■ Supplied information ■

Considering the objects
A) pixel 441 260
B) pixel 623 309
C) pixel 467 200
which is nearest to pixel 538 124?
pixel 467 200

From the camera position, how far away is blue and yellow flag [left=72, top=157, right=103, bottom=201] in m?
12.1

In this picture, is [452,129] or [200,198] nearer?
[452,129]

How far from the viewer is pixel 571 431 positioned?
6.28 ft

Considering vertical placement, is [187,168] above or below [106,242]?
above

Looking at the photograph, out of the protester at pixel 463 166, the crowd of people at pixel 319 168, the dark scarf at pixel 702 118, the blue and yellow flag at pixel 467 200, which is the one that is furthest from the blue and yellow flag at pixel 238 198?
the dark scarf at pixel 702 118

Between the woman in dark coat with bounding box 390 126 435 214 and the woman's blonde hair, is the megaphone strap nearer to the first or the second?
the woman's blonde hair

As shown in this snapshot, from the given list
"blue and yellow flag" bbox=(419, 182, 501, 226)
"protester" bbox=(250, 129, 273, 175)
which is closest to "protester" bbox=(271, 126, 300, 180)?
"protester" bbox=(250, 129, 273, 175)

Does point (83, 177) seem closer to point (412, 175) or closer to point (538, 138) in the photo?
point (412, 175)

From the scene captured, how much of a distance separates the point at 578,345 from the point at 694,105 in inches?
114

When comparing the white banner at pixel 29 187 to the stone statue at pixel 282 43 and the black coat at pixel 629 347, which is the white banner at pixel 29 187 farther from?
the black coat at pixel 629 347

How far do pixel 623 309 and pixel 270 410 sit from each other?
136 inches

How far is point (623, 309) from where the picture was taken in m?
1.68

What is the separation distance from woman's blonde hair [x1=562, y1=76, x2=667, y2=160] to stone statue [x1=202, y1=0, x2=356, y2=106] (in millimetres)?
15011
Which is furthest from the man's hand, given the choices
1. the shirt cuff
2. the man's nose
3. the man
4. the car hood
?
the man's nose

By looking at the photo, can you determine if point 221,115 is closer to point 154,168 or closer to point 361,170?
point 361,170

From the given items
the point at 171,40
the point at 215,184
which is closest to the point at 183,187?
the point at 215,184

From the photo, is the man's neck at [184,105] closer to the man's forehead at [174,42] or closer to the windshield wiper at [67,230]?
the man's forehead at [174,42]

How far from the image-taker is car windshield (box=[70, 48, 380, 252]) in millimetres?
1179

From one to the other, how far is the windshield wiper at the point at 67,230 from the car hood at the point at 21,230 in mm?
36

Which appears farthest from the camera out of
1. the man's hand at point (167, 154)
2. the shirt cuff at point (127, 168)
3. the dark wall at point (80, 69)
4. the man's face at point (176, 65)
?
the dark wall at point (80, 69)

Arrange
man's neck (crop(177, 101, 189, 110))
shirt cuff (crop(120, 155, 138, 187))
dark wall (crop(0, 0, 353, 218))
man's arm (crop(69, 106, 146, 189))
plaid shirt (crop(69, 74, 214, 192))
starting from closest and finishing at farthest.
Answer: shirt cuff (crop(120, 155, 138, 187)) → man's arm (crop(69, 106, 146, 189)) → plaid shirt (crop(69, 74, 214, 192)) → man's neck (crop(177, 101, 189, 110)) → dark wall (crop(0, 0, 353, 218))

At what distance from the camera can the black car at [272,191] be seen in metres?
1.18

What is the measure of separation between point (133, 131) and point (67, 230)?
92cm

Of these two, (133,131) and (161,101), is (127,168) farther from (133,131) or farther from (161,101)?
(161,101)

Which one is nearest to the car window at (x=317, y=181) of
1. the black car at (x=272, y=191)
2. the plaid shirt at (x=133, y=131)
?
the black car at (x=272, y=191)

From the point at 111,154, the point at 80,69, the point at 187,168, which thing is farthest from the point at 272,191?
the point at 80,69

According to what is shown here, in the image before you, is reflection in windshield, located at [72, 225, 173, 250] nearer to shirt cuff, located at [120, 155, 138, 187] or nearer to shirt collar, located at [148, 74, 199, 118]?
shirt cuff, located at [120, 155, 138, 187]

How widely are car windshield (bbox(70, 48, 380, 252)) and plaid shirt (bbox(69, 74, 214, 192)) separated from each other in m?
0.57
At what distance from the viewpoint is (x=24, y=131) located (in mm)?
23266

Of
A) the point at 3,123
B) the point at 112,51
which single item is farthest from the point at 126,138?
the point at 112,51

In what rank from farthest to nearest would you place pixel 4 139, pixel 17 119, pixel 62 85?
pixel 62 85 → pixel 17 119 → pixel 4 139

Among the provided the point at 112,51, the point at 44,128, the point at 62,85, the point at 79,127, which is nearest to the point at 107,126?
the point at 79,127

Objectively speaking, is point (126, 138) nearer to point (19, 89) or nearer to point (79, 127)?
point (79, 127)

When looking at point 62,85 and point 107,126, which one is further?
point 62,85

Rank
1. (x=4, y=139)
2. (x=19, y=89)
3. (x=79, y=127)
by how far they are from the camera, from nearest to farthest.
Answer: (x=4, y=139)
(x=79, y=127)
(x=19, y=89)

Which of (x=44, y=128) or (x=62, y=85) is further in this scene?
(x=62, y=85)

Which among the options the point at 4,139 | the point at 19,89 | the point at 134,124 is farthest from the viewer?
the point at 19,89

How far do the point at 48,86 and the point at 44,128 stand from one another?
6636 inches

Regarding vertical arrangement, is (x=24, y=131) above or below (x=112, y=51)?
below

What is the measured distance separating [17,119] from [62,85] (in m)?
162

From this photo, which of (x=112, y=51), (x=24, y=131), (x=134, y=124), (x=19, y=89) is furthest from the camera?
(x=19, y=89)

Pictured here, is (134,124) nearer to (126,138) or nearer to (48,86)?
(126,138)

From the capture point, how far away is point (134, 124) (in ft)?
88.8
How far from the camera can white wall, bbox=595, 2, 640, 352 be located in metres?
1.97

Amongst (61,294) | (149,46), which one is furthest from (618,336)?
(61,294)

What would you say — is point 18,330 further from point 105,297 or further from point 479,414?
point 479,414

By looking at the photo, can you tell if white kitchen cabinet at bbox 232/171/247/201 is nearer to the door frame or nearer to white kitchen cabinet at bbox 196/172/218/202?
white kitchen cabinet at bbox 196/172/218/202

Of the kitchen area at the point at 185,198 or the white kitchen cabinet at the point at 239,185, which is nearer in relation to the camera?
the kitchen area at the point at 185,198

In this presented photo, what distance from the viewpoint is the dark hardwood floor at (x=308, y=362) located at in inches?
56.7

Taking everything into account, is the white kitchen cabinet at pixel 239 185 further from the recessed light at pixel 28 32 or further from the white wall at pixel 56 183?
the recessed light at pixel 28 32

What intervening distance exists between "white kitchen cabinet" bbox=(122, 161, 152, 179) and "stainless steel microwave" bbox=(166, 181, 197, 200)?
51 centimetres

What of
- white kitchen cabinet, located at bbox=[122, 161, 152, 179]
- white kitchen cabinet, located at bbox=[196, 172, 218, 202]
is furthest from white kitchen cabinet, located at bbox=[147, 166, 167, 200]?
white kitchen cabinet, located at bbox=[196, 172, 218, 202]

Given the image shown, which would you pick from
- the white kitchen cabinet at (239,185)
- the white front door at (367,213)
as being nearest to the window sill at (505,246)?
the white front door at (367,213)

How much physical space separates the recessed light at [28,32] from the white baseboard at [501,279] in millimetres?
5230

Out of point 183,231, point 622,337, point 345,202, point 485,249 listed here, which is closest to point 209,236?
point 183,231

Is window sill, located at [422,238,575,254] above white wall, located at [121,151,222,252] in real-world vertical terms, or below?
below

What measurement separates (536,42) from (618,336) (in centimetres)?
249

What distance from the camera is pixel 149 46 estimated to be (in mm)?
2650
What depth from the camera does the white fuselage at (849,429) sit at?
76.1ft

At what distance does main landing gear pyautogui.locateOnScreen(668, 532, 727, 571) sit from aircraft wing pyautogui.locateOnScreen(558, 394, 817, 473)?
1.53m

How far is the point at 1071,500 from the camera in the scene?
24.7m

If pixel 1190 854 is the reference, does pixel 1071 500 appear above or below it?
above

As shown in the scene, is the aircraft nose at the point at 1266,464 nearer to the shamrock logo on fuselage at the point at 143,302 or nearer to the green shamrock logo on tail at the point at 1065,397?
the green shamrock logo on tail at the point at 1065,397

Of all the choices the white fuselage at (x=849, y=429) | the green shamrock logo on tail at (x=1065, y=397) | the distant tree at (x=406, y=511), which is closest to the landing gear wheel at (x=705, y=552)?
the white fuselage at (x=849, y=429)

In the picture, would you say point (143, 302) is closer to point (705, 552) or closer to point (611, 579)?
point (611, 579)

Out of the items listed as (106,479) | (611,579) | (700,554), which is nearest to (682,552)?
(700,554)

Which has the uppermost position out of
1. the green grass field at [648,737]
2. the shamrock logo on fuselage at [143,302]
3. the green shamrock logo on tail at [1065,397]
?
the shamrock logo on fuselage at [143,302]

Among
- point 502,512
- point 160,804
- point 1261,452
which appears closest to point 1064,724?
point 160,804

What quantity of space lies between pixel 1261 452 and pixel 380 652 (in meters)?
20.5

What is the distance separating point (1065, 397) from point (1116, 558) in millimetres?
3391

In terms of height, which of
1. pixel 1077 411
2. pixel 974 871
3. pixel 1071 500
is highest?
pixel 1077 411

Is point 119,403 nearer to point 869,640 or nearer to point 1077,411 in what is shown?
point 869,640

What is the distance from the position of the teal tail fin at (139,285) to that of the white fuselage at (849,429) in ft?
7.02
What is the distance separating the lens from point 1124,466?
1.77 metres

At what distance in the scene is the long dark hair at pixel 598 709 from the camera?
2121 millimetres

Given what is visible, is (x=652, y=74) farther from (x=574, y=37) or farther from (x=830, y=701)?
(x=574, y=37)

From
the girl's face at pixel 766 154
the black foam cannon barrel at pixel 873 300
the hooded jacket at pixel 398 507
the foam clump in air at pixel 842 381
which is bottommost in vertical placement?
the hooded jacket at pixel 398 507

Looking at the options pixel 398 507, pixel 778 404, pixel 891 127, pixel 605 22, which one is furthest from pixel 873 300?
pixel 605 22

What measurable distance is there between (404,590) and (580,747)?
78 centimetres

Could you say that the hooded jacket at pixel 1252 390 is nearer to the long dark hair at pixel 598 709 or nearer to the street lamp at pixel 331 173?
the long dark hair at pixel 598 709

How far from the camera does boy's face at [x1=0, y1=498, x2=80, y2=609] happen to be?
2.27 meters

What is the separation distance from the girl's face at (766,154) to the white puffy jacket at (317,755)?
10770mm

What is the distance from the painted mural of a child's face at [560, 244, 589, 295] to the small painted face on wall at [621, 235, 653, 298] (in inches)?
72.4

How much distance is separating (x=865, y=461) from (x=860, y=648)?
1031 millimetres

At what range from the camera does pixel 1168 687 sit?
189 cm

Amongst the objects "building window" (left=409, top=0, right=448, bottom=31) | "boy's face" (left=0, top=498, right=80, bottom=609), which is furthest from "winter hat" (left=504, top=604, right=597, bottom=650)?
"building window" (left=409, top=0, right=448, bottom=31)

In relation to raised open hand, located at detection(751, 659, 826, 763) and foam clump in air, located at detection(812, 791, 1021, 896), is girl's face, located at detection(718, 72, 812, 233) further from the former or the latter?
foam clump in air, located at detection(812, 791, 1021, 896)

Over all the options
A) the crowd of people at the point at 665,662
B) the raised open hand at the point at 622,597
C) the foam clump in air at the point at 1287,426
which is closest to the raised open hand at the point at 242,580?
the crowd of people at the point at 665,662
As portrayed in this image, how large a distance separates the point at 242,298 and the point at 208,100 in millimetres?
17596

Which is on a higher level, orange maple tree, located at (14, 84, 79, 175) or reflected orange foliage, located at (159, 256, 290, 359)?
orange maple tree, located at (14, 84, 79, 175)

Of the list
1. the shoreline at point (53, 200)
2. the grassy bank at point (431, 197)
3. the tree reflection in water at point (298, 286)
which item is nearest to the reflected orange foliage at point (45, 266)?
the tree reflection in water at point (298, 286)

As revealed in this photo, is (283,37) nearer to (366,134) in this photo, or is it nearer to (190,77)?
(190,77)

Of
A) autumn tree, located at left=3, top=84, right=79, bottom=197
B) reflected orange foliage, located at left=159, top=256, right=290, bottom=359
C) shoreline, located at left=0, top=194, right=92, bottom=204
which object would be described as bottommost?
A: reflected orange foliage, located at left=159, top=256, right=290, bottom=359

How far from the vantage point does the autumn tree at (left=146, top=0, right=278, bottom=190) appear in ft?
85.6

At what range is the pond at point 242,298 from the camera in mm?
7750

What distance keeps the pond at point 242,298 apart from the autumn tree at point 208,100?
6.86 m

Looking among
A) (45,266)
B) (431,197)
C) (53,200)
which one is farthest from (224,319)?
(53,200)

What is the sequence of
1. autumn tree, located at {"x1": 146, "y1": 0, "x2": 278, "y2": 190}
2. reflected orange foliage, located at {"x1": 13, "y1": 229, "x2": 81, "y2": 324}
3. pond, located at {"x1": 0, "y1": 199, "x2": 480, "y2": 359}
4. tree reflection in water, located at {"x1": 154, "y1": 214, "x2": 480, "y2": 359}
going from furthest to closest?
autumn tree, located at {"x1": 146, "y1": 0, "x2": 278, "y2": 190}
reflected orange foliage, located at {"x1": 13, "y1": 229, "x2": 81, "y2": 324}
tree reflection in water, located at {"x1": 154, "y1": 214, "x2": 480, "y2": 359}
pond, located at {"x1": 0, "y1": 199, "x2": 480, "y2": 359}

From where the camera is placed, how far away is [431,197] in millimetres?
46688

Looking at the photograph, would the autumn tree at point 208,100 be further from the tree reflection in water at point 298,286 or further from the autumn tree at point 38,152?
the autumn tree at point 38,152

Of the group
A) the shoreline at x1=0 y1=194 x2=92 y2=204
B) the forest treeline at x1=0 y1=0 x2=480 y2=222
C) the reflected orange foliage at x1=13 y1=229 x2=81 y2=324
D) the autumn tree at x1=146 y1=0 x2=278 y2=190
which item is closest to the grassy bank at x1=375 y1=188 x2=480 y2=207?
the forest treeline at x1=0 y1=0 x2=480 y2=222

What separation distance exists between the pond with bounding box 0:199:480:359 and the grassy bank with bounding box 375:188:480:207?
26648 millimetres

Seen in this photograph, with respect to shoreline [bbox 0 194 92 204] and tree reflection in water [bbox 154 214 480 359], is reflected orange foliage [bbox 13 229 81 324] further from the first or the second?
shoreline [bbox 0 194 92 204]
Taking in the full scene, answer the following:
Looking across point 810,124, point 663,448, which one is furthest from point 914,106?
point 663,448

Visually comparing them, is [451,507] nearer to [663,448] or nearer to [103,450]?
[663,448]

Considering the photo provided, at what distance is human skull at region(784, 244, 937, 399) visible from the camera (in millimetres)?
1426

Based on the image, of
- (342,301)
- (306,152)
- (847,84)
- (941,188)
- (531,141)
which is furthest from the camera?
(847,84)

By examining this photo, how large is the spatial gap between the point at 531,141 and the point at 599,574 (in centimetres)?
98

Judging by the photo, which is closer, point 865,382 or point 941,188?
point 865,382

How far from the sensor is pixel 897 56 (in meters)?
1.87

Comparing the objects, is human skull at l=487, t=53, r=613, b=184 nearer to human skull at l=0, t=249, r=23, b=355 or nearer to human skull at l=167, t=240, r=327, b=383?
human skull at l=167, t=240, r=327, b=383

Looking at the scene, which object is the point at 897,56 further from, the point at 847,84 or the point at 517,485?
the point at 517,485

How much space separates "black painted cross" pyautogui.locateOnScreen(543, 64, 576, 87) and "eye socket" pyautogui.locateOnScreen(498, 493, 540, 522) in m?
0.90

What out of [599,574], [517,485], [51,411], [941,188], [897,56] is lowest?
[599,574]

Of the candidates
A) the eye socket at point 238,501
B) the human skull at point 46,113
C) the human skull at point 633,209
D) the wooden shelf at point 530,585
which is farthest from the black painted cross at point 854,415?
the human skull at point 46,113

■ Instruction ■
Express the lines from the one that contains "Of the candidates" through the end of the records as a Markdown table with the columns Row and Line, numbering each line and leaving out any blank lines.

■ Response below ■
| Row | Line |
|---|---|
| 1 | Of the candidates |
| 2 | A) the eye socket at point 238,501 |
| 3 | B) the human skull at point 46,113 |
| 4 | C) the human skull at point 633,209 |
| 5 | D) the wooden shelf at point 530,585 |
| 6 | which is farthest from the black painted cross at point 854,415? |
| 7 | the human skull at point 46,113 |